Given instruction:
Return verbatim every line from the one containing "What is the distance between the vantage" through the end of the rows, including both of those lines and nothing else.

Input records:
[Begin]
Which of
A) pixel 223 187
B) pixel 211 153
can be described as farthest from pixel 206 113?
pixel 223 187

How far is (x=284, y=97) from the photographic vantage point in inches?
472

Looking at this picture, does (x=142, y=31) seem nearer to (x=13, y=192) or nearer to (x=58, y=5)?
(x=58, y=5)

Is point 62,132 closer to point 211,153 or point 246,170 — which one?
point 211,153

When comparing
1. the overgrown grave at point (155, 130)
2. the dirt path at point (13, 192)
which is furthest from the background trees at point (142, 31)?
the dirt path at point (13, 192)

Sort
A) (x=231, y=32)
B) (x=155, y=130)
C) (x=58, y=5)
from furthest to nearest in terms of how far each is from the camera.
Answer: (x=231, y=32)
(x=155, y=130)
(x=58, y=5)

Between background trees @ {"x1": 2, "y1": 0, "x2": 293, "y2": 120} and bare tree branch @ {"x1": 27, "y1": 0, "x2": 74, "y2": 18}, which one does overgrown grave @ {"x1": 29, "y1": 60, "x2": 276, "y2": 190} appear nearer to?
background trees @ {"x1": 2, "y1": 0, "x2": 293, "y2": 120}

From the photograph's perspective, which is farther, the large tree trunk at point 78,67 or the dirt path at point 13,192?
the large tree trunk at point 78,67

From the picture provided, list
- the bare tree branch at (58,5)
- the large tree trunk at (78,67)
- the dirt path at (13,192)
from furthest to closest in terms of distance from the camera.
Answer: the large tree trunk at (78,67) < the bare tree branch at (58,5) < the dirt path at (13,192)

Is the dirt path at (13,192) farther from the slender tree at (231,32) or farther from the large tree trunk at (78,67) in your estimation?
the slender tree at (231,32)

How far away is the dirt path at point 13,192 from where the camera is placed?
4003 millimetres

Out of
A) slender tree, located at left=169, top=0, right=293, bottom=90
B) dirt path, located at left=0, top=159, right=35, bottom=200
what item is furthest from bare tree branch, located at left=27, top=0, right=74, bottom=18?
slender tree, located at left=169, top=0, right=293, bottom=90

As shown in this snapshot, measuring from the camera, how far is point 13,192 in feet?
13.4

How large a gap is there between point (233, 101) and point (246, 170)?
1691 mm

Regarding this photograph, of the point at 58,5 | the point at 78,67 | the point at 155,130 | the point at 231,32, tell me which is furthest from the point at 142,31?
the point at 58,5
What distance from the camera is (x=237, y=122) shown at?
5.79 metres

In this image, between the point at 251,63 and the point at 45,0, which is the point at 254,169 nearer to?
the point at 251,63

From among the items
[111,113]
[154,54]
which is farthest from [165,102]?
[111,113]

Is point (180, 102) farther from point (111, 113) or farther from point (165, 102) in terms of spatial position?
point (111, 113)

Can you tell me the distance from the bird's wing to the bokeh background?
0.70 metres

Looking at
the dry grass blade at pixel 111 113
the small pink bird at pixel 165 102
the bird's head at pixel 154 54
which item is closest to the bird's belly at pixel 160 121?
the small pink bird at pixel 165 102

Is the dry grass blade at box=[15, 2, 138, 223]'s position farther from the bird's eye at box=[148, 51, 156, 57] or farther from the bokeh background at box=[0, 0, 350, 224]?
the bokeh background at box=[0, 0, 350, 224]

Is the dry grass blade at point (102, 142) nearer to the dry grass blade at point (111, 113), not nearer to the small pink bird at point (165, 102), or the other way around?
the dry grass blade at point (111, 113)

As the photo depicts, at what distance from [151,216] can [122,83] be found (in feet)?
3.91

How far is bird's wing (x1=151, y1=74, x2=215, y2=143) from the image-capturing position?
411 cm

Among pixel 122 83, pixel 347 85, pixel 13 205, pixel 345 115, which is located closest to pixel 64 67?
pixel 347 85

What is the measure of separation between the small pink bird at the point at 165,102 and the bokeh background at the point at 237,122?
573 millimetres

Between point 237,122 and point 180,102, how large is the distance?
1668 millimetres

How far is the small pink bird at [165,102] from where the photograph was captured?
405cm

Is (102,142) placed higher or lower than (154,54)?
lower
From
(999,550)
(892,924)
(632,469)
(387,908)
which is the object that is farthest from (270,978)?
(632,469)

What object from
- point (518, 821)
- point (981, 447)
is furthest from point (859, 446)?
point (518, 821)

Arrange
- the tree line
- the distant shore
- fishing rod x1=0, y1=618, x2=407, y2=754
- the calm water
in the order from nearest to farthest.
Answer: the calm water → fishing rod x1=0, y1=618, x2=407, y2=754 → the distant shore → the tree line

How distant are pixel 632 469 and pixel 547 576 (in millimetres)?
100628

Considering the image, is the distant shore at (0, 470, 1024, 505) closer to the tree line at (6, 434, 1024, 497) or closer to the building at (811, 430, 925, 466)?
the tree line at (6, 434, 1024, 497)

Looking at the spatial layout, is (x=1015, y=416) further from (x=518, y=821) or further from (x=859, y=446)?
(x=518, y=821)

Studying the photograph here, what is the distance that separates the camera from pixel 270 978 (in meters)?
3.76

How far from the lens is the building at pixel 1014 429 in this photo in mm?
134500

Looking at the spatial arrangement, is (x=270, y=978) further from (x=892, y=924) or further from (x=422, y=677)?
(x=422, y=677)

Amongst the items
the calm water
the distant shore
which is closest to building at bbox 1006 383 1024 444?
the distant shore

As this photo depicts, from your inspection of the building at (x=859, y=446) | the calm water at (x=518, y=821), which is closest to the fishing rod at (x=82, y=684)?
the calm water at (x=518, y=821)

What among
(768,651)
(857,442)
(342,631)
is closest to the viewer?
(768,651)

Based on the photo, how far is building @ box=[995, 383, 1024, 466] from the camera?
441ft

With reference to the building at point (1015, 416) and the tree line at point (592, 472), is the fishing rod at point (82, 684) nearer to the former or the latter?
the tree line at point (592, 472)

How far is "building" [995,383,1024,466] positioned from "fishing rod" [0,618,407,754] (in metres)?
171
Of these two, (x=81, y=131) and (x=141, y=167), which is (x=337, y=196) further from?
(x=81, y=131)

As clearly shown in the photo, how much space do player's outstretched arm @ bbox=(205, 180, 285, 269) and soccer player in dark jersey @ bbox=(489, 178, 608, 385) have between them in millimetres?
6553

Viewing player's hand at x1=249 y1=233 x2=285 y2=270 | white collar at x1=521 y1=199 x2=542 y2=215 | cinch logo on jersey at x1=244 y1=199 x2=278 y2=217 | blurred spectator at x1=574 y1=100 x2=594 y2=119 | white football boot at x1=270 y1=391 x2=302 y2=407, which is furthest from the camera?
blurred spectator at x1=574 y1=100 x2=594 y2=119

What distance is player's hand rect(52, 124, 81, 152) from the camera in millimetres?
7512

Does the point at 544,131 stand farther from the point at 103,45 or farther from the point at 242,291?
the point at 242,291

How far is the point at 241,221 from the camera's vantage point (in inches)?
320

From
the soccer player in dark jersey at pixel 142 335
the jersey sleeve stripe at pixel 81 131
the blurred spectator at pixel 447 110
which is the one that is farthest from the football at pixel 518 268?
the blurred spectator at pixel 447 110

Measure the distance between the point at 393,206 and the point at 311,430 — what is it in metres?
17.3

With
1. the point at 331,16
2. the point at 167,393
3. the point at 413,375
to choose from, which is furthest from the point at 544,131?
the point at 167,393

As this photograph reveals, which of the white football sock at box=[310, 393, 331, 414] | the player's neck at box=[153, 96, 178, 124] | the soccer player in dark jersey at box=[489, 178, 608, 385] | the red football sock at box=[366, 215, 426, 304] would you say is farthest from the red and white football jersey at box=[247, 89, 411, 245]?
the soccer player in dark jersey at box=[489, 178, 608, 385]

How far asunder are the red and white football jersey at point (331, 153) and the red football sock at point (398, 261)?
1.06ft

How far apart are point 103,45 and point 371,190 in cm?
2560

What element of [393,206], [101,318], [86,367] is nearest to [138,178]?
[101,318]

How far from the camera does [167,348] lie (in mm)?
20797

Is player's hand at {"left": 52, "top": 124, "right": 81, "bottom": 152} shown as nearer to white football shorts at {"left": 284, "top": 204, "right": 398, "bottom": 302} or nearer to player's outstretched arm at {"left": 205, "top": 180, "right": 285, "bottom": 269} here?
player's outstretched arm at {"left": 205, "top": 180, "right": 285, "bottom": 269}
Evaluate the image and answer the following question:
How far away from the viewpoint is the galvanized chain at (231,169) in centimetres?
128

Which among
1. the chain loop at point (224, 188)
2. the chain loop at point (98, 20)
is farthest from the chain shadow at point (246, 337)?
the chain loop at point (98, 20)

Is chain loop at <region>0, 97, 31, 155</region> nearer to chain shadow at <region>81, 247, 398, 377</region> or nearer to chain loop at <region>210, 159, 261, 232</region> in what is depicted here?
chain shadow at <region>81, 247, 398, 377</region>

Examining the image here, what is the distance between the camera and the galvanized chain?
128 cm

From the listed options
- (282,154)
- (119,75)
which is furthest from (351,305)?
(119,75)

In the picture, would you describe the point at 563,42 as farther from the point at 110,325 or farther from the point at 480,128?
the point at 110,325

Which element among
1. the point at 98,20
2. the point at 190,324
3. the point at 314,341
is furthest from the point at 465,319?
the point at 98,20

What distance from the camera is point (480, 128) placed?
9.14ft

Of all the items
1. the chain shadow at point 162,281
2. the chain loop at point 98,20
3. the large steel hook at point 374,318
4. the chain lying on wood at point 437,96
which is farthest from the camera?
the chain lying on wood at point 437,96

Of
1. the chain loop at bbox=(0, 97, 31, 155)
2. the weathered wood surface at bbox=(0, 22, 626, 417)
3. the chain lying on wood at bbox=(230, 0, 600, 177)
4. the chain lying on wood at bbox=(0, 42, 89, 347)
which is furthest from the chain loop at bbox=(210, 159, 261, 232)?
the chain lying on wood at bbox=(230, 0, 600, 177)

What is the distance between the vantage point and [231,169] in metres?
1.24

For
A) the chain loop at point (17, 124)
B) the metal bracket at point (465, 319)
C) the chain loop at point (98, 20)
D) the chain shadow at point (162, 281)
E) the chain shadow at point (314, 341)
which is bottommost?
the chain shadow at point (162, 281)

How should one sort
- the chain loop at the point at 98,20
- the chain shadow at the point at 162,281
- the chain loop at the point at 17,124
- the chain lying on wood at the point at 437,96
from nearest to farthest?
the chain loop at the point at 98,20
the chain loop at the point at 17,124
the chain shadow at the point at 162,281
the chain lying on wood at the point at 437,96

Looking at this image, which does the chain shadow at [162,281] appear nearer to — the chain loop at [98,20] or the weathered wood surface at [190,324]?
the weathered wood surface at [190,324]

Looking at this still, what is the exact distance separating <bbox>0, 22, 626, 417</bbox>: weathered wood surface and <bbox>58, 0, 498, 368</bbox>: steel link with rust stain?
[End]
Written response:
What is the distance between the vantage point and [231,169] in metres?
1.24

For
A) the chain loop at point (17, 124)
B) the metal bracket at point (465, 319)
C) the chain loop at point (98, 20)
D) the chain shadow at point (162, 281)
E) the chain shadow at point (314, 341)
which is bottommost?
the chain shadow at point (162, 281)

How should one sort
- the chain loop at the point at 98,20
- the chain shadow at the point at 162,281
- the chain loop at the point at 17,124
- the chain lying on wood at the point at 437,96
from nearest to farthest?
the chain loop at the point at 98,20
the chain loop at the point at 17,124
the chain shadow at the point at 162,281
the chain lying on wood at the point at 437,96

Looking at this image, which does the chain shadow at [162,281] appear nearer to — the chain loop at [98,20] or the weathered wood surface at [190,324]?
the weathered wood surface at [190,324]

Looking at this still, what is the exact distance separating <bbox>0, 22, 626, 417</bbox>: weathered wood surface and <bbox>58, 0, 498, 368</bbox>: steel link with rust stain?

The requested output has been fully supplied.